CHIUSA LAMPEDUSA, SPUNTANO ALTRE ROTTE. MA LA NUOVA FRONTIERA SI CHIAMA MALPENSA


Ora che a Lampedusa non sbarca più nessuno (e per questo nelle prossime settimane verrà chiuso il Centro di accoglienza temporaneo dell’isola) qual è la nuova frontiera dell’immigrazione? «La nuova frontiera dell’immigrazione è Malpensa». La risposta non è una battuta: l’affermazione è stata veramente fatta dal ministro dell’Interno, Roberto Maroni, nel luglio scorso.
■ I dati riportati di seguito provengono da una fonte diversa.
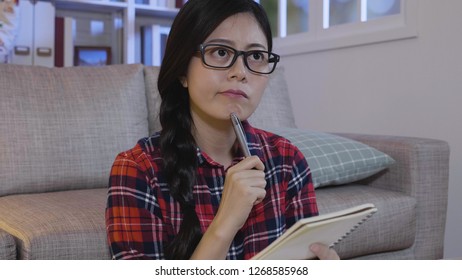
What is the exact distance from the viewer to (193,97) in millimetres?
932

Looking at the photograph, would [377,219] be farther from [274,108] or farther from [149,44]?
[149,44]

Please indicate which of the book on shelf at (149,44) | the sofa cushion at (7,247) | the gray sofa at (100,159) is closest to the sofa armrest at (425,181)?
the gray sofa at (100,159)

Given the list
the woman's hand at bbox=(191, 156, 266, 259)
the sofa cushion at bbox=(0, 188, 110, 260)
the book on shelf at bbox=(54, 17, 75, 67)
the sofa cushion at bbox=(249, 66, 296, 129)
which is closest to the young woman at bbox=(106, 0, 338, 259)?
the woman's hand at bbox=(191, 156, 266, 259)

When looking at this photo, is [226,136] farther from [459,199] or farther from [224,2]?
[459,199]

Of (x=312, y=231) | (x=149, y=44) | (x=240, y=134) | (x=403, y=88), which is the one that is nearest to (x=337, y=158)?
(x=403, y=88)

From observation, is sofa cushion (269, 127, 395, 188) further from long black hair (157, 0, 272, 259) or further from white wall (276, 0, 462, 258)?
long black hair (157, 0, 272, 259)

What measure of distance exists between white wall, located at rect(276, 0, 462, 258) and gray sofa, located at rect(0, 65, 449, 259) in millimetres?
372

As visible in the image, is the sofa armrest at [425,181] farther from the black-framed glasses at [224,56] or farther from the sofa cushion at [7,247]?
the sofa cushion at [7,247]

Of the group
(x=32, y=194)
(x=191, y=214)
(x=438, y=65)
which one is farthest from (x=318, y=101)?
(x=191, y=214)

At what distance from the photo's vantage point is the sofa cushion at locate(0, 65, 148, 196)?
1.51m

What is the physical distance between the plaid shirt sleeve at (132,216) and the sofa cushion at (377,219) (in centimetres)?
74

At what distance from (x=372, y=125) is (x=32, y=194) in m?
1.46

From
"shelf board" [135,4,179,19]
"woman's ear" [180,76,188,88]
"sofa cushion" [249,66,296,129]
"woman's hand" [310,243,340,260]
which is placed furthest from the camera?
"shelf board" [135,4,179,19]

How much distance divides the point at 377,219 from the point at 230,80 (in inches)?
34.7
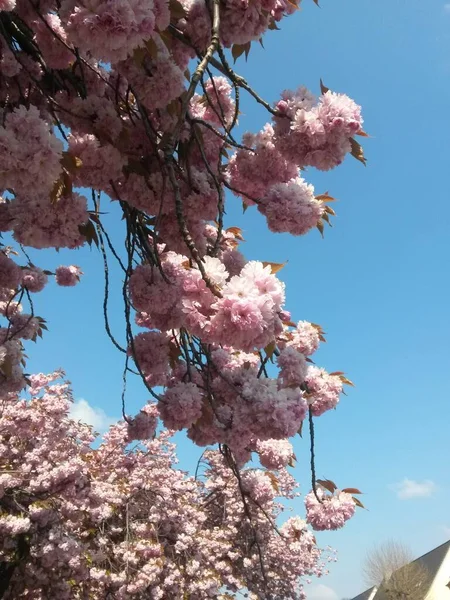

Parlare dell’aeroporto di Milano come di una Lampedusa-bis significa ammettere che è cambiato il quadro di riferimento nell’analisi dei flussi migratori: oggi il clandestino standard prende l’aereo, sbarca a Milano con un visto turistico e dopo tre mesi fa perdere le sue tracce. C’è anche chi continua a preferire il mare come via di fuga: tappata la porta di Lampedusa, ecco che gli immigrati raggiungono la Turchia o la Grecia e da lì arrivano in Italia.
Sbarcano sulla costa ionica o salentina, da ieri hanno preso terra perfino sulle coste del Lazio. Alcuni sono arrivati sulle coste calabresi a bordo di lussuosi yacht: è successo anche questo nelle scorse settimane ed anche questo ci costringe ad aggiornare il modello di riferimento dei nuovi flussi migratori. A proposito, abbiamo già la nuova Libia: è la Grecia il Paese con le frontiere più “porose” della Ue, con il 75 per cento del totale dei passaggi clandestini rilevati ai confini europei.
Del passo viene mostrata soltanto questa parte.